WTUK
- Harlan, Kentucky; United States;
- Frequency: 105.1 MHz
- Branding: Wild Country

Programming
- Format: Country music
- Affiliations: UK Sports Network

Ownership
- Owner: Eastern Broadcasting Company

History
- First air date: August 1, 1990

Technical information
- Licensing authority: FCC
- Facility ID: 18281
- Class: A
- ERP: 530 watts
- HAAT: 316.0 meters
- Transmitter coordinates: 36°54′9″N 83°18′1″W﻿ / ﻿36.90250°N 83.30028°W

Links
- Public license information: Public file; LMS;
- Webcast: Listen Live
- Website: wtukradio.com/

= WTUK =

WTUK (105.1 FM) is a radio station broadcasting a country music format and is licensed to broadcast from Harlan, Kentucky, in the United States. The station is owned by Eastern Broadcasting Company.

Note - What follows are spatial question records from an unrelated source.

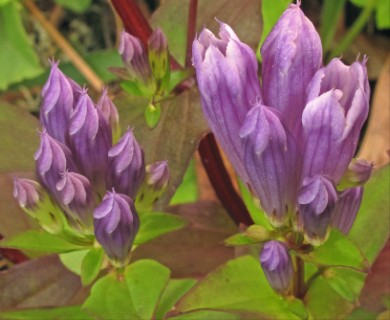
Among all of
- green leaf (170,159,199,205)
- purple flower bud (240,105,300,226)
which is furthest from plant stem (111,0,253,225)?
green leaf (170,159,199,205)

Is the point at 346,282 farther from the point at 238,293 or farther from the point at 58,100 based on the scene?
the point at 58,100

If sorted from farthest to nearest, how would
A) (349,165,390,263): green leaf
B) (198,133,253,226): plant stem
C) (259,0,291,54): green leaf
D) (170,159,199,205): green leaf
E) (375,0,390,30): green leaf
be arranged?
(170,159,199,205): green leaf, (375,0,390,30): green leaf, (259,0,291,54): green leaf, (198,133,253,226): plant stem, (349,165,390,263): green leaf

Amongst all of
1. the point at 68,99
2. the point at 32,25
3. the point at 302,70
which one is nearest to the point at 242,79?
the point at 302,70

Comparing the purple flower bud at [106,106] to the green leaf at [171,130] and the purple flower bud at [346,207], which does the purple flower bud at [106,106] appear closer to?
the green leaf at [171,130]

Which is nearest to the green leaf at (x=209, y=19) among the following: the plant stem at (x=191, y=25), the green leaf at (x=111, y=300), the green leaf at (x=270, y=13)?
the plant stem at (x=191, y=25)

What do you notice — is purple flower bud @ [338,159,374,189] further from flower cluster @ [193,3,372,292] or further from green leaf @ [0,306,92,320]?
green leaf @ [0,306,92,320]

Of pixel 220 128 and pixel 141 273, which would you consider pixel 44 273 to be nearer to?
pixel 141 273

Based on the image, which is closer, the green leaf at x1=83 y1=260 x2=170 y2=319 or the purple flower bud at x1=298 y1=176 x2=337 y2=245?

The station broadcasts on 105.1 MHz. Its 530-watt signal covers Harlan County, Kentucky, and much of southeastern Kentucky. The FM station broadcasts 24 hours with a country music format, with daily news, coverage of local high school sports, and University of Kentucky football and basketball games on the UK Sports Network, as well as newscasts from the Kentucky News Network of Louisville.